◆ ЗАДАНИЕ
Замените «воробья» на «журавля» и приведите весь отрывок текстового фрагмента от слов «и потом пожалуйста» до слов «чёртовых кож!».

◆ ТЕКСТОВЫЙ ФРАГМЕНТ
%%
Чтобы окончательно завуалировать образ храма и скрыть его от недогадливого читателя (а может быть, и от себя?), автор, в качестве отвлекающего маневра, внедряет в последнюю строфу чрезвычайно ёмкое звукоподражание «додескаден», название фильма Куросавы (1970), в период работы над которым режиссер впал в депрессию и предпринял попытку самоубийства.   В переложении с японского языка слово «додескаден» можно понять, как стук трамвайных колес, который сводит с ума. Ну, а после того, как читатель воочию убеждается в отрефлексированности еще и коннотации к декадансу, фонарь окончательно переносится под крыло Александра Блока –

 

никуда не поднят подъемный кран

над железнодорожной верстой

и потом пожалуйста перестань

передумай перереши постой

перестукивать где-то додескаден

попробуй – воробья не вернешь

вот дома стоят словно сняв с колен

семь

чёртовых кож!

и фонарь эстрадно сжимая свет швыряет его жестким лучом

в лоб что он сгорел что аптеки нет

и прошлое тут ни при чем

 

Сложно? До чрезвычайности! Если это образ России, то, несомненно, образ имманентный, пустотный и апокрифический. Да еще и поданный во множественном преломлении зеркальных отражений. Пытаясь объяснить его, можно обратиться к идеям позднего Вл. С. Соловьева. К мысли о глубинной безосновности «византийского проекта» Соловьев пришел после 1891 г., когда окончательно порвал со славянофильством. Настроения того периода не замедлили сказаться и на его поэзии.  В стихотворении, посвященном Москве, он пишет: «Город глупый, город грязный // Смесь Каткова и кутьи, // Царство сплетни неотвязной, // Скуки, сна, галиматьи» (сравните колебание стрелки идеологического барометра: у Пушкина, в оригинале, было больше умеренного либерализма – «Город пышный, город бедный...», а вот Федор Глинка в ту же самую форму вложил патриотическое содержание – «Город чудный, город древний...»).
%%
◆ ИСХОДНЫЕ ДАННЫЕ
%%
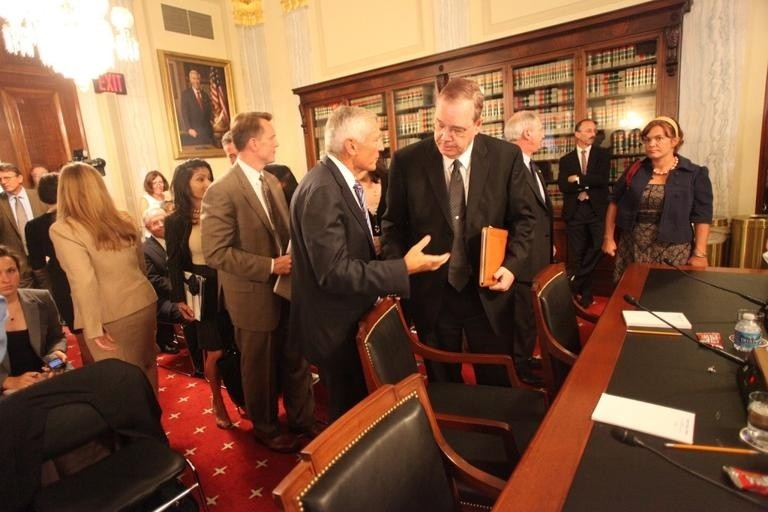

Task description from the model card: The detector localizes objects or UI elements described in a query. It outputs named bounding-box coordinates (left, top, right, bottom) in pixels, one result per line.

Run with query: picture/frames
left=155, top=45, right=239, bottom=161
%%
◆ РЕЗУЛЬТАТ
и потом пожалуйста перестань

передумай перереши постой

перестукивать где-то додескаден

попробуй – журавля не вернешь

вот дома стоят словно сняв с колен

семь

чёртовых кож!